Elément central d’un triptyque conçu avant le départ de Dvorák pour les Etats-Unis, Carnaval (1891) a (hélas) presque totalement éclipsé les deux autres volets (Dans la nature, Othello) ainsi que deux autres ouvertures antérieures (Mon pays et Husitska). Sans précipiter le tempo, le chef suisse opte pour une lecture puissante et énergique, plus germanique que tchèque.

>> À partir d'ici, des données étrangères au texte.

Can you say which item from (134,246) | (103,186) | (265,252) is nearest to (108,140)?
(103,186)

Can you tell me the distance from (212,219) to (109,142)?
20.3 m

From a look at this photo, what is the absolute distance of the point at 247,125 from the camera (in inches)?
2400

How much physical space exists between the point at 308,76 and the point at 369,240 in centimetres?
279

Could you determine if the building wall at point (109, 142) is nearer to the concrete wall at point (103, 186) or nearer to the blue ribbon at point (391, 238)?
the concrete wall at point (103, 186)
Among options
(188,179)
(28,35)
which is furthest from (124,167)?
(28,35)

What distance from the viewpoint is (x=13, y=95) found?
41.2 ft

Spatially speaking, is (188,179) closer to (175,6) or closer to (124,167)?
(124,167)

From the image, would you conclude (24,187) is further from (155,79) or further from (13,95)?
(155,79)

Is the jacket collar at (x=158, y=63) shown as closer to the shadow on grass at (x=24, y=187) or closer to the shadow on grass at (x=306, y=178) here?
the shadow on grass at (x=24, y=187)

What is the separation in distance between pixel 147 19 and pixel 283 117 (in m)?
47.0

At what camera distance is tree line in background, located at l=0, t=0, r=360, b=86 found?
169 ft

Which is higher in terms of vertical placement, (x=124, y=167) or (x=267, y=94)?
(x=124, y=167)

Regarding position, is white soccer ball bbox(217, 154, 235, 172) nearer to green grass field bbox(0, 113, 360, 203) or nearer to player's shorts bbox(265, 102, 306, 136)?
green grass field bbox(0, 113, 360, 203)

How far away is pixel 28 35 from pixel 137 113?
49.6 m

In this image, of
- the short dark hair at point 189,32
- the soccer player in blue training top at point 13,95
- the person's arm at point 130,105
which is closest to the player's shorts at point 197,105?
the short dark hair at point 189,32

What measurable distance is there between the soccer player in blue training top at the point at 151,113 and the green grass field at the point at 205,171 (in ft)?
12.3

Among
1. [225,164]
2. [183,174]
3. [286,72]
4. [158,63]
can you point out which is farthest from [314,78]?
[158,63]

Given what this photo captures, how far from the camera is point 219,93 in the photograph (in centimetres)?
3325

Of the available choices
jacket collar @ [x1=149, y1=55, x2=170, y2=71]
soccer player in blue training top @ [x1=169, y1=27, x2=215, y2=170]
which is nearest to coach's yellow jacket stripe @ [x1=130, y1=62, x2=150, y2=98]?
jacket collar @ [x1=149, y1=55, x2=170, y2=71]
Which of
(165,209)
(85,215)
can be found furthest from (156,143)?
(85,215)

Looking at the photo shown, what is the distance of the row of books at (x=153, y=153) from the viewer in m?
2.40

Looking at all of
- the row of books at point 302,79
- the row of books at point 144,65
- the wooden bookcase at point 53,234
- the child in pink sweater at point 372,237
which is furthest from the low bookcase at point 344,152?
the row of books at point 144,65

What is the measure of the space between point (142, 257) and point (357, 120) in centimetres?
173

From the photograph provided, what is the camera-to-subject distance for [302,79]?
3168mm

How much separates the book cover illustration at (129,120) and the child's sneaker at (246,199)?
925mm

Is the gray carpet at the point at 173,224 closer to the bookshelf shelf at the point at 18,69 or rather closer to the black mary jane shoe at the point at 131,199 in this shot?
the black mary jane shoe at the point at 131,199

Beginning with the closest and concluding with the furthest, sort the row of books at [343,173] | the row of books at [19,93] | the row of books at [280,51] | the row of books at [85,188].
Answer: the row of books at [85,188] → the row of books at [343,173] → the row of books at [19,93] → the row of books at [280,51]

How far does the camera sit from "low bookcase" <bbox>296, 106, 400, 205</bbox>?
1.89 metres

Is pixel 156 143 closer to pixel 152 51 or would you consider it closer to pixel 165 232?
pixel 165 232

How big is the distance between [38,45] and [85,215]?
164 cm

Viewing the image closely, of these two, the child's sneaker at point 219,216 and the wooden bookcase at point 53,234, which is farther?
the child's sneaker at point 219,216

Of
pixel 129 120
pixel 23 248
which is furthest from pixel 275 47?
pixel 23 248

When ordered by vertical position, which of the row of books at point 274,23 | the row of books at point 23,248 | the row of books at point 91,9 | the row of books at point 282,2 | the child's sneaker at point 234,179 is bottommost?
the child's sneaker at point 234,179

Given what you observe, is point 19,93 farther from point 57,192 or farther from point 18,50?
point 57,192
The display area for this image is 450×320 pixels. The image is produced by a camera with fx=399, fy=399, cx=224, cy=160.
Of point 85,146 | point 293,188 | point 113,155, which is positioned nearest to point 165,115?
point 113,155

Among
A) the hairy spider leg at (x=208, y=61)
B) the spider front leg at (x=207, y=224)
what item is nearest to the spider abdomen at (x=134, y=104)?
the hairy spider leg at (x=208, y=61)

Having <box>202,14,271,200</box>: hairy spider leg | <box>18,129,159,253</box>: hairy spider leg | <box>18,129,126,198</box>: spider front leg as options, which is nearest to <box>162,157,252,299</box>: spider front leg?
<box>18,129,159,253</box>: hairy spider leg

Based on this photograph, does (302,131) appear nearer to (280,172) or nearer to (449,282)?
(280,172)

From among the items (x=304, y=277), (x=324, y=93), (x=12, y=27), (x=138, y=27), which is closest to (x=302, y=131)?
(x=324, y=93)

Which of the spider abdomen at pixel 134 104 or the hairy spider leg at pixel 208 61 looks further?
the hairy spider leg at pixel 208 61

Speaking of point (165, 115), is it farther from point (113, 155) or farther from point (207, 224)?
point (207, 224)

Dans le Concerto pour violoncelle (1895), l’une des dernières partitions à se rattacher à la période américaine du compositeur, Jean-Guihen Queyras se montre égal à lui-même: sonorité privilégiant la finesse et la pureté sur le grand son ou la puissance, technique très solide qui n’est pas pour autant mise en avant, sens du phrasé, hauteur de vue, autorité et intelligence. Ouvrant des abîmes qui vont bien au-delà du caractère nostalgique ou lyrique de la partition, mais sans excès d’introversion, le soliste confère au discours une portée quasi mystique, notamment dans l’Adagio ma non troppo central ou, même si le reste du finale n’en est pas moins héroïque et enlevé, dans une conclusion qui semble porter le violoncelle hors de ce monde. Généralement attentif et contrôlé, l’accompagnement tend à s’ébrouer dans des tutti trop bruyants.
En bis, la Sarabande de la Cinquième suite de Bach démontre la capacité de Queyras d’obtenir beaucoup malgré la grande simplicité des moyens employés. Le simple jeu sur les timbres, les phrasés et les intensités suffit à créer une dimension expressive dépourvue de pathos mais fondant une recréation d’une folle subjectivité, évoquant la désolation ou l’errance typiques de la dernière manière de Britten ou de Chostakovitch.
Ample et dramatique, plus massive et monumentale qu’épique ou poétique, la conception qu’a le chef suisse de la Neuvième symphonie «Du nouveau monde» (1893) tend davantage vers l’efficacité que vers l’originalité, servie par une belle mise en place et par la rutilance de l’Orchestre de Paris.